One tip: don't make the TV the center of attention. Organize everything else first (sofas, etc.), THEN fit in the TV.

posted by anon on 2006-11-10 15:43:20

Can you tell us what the dimensions of the room are, and location of doors/windows? I can tell a bit from the pics - but maybe not as much as would ultimately be helpful.

It'd be great if you could actually even sketch out a basic floor plan of the room (even a cameraphone picture of doodle on a napkin would be fine!)

posted by helloat on 2006-11-10 19:08:00

Hi -

Here are the measurements of my room

21 ft. 1 inch long by 15 ft. 3 inches wide

and the kitchen area takes up:

6 ft. long by 11 ft. wide

I will take a picture of a floor plan drawing and put it up.

Thanks!
nicki

posted by Nicki on 2006-11-11 20:07:08

At 21 feet long, you should have enough room for three zones: kitchen, dining, living. Desk space is likely to end up in a corner or as a transition between dining and seating space.

Speaking as someone who reluctantly chose an apartment with an open kitchen -- make planning a landing strip a higher priority than a dining table, or everything you own will end up on that kitchen counter. I'm starting to think topiary, just to form a barrier so things CANNOT land on the corners. (And put a centerpiece on the dining table, as it'll be an attractor of stuff.)

posted by wende in phoenix on 2006-11-12 08:01:33

Multiuse items can help. Make a choice, eat at the counter always, or put that area to other use. My idea: Put in bookshelves in that area between the supports for the breakfast bar. Put the TV in that area too.

That counter is going to stick out anyway, like mine does, and it then becomes an extension of the bookshelves. That's what I did, put in bookshelves underneath.

Next, do you really need all that seating for TV/entertaining? Yes? No? I use extremes as examples, and common sense. If you had to seat 20 people once every 5 years, would you always have seating for 20? Probably not. So, have seating for the number of people you have 80-90% of the time.

Ditto for dining. And do you USE the dining table? Would you? You don't need a dining table for 8 if there's you and one other person. If you only use the dining table once a day, or not even that, would space be better alloted to a desk? A table that can double as a desk, perhaps a gateleg style, that can be expanded as needed?

A wide sofa table to put behind the sofa where you could also eat, work on a laptop, or use as your landing strip?

Or a nice coffee table, with a stack of pillows stored, and when you have company, you put down the pillows and people gather around the coffee table to dine and relax?

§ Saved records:
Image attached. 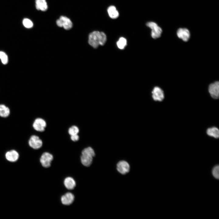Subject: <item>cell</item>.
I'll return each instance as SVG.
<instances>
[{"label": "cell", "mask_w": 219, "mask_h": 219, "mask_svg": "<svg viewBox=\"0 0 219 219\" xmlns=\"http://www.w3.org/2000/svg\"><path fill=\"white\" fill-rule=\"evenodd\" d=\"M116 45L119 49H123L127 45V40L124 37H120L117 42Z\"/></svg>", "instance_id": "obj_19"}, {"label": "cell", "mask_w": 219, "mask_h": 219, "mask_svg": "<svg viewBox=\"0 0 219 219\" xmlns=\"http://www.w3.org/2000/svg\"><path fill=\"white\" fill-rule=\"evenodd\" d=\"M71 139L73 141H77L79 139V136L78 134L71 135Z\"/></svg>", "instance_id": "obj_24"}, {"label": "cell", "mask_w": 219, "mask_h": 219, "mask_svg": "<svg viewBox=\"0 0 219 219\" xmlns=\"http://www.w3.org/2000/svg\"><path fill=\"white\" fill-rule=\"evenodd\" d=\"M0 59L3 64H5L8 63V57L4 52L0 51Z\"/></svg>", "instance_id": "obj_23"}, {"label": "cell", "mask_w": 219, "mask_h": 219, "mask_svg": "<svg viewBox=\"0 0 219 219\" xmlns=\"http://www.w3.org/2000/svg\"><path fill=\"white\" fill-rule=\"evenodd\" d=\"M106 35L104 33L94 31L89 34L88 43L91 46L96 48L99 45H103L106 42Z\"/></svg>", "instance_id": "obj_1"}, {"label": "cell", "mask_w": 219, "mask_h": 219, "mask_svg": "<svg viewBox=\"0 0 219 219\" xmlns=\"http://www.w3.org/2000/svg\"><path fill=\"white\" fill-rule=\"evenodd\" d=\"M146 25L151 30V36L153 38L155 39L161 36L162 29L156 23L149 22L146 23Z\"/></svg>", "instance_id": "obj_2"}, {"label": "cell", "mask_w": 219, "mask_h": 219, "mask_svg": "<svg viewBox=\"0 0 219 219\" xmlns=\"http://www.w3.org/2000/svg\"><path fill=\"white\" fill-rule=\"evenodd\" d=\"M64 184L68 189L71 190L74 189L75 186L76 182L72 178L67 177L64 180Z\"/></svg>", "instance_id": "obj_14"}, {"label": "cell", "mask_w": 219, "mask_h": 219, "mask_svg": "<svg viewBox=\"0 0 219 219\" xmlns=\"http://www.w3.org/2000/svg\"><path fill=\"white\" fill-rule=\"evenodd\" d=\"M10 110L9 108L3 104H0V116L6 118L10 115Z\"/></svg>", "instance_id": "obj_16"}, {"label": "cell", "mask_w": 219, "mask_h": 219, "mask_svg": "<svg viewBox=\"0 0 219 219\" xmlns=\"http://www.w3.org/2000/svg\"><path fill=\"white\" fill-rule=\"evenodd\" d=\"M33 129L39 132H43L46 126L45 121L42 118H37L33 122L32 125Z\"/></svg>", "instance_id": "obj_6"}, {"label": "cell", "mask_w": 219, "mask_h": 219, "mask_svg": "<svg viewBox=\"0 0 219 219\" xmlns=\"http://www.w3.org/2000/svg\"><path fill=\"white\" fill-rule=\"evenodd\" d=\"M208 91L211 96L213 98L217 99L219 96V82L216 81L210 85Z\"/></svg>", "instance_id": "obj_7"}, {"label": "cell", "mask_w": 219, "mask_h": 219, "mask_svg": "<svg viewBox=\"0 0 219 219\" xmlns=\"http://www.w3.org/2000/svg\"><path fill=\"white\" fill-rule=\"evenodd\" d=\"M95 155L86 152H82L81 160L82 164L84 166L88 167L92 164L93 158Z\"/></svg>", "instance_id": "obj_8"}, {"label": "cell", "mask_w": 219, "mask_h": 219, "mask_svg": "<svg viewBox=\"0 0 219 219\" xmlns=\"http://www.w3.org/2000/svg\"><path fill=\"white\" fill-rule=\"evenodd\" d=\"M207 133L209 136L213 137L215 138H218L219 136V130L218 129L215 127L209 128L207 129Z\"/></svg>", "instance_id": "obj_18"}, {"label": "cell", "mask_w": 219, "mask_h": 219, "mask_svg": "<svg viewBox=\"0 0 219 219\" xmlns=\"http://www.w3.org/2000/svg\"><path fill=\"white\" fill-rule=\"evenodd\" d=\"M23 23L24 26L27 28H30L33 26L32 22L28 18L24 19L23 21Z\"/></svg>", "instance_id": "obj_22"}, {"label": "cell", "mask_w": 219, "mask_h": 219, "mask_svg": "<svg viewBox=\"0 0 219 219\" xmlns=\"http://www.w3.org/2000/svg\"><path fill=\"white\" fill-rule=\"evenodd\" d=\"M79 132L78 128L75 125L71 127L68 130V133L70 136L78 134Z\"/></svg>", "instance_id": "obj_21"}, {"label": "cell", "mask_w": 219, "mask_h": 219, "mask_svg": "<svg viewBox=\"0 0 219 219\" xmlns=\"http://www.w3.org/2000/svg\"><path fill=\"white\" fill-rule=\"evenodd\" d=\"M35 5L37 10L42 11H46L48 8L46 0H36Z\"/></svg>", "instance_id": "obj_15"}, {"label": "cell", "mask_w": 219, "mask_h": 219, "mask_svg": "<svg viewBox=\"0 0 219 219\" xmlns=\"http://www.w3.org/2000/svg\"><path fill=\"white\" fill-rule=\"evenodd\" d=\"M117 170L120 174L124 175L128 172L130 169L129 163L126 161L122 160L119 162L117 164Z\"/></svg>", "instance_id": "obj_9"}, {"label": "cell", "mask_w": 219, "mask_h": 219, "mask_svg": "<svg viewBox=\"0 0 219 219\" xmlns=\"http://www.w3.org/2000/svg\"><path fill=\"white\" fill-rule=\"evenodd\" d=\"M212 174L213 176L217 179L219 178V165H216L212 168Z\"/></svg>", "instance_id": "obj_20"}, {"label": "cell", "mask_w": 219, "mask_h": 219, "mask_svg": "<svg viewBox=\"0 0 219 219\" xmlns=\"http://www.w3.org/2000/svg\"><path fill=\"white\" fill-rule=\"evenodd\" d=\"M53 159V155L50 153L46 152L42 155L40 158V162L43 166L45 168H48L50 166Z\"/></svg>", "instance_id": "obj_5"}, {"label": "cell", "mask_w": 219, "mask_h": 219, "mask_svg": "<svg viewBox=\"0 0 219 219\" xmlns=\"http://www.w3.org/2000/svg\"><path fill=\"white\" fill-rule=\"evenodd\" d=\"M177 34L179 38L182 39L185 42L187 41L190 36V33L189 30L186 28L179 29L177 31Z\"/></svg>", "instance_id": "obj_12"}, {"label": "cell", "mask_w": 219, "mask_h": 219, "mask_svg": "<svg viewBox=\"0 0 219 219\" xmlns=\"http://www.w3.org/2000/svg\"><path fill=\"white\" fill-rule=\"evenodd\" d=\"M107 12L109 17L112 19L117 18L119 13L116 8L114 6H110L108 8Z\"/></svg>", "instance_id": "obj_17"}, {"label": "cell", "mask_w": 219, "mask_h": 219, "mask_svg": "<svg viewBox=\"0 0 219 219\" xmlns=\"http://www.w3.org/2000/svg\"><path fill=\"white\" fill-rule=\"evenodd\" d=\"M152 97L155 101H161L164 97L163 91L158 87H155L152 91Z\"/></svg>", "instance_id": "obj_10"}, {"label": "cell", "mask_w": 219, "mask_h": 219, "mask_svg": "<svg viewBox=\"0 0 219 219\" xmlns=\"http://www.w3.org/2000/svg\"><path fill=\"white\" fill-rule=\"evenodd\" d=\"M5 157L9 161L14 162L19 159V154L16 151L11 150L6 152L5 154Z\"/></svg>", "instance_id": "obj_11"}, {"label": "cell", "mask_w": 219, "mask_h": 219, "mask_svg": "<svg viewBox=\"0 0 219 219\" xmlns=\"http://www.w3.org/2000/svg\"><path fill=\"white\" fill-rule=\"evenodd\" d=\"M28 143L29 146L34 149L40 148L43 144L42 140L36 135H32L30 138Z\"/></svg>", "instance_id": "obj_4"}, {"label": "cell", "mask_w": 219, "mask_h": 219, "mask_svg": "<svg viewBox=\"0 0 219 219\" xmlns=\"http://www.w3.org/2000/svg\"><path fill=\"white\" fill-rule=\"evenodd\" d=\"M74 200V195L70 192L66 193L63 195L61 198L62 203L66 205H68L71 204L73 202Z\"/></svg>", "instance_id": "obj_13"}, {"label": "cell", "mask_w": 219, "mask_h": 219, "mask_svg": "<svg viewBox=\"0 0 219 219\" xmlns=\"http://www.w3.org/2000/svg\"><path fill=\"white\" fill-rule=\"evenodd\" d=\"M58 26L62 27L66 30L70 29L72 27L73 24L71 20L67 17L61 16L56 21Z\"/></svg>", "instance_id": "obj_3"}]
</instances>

§ TASK SET:
a - Can you set down, word for word, the part of the room-layout discussion that opens with the words containing "That counter is" and closes with "expanded as needed?"?
b - Would you resume the room-layout discussion after its last sentence and carry it on from there?

§ ANSWER LIST:
a -
That counter is going to stick out anyway, like mine does, and it then becomes an extension of the bookshelves. That's what I did, put in bookshelves underneath.

Next, do you really need all that seating for TV/entertaining? Yes? No? I use extremes as examples, and common sense. If you had to seat 20 people once every 5 years, would you always have seating for 20? Probably not. So, have seating for the number of people you have 80-90% of the time.

Ditto for dining. And do you USE the dining table? Would you? You don't need a dining table for 8 if there's you and one other person. If you only use the dining table once a day, or not even that, would space be better alloted to a desk? A table that can double as a desk, perhaps a gateleg style, that can be expanded as needed?

b -
Bonus: After dinner when everyone is tired, they can just fall backwards and put their heads on their individual pillows and go to sleep.

posted by Andree on 2006-11-14 05:02:35

S h e ' s B a a a a c c c k k k ! ! !

posted by Jay on 2006-11-14 13:35:03

Nicki: Take a look at this picture for the idea I was thinking of for your great space:

http://www.bhg.com/bhg/story.jhtml?storyid=/templatedata/bhg/story/data/FamilyFriendly_12042001.xml

Yeah, yeah, I know it's not the same furniture or room, it's just the idea of the sofa or loveseat in the center with the dining table right behind.

Having the dining table in that position allows you to use the dining table AS a dining table. AS a desk. AS extra TV seating (via chairs around the dining table). AS a place to put reading lamps over your shoulder on the sofa.

Everyone always seems to push all their furniture against the walls. And you might have to do that with a small room. But take it to the other extreme. If you had a gymnasium sized living/dining area, you'd need to provide guests with bullhorns to communicate across that open space, right?

If you have the sofa facing the kitchen, and that undercounter area is bookshelves and maybe even a small stereo (a nice looking boombox thing is just enough for mood music without have to call in earthquake specialists to be sure you aren't rocking your home off it's foundation with your sub-woofers).

You can then read, watch TV, listen to music or cordially chat with the person/people in the kitchen. A lot of times people end up IN the kitchen anyway. Make them sit down while you prepare delicious foods and stop hovering over your shoulder.

While you're over at BHG, there IS a room arranger (conveniently called "Arrange A Room") in the Tools and Guides section (look in the upper left of that hideous green where it says "more tools and guides".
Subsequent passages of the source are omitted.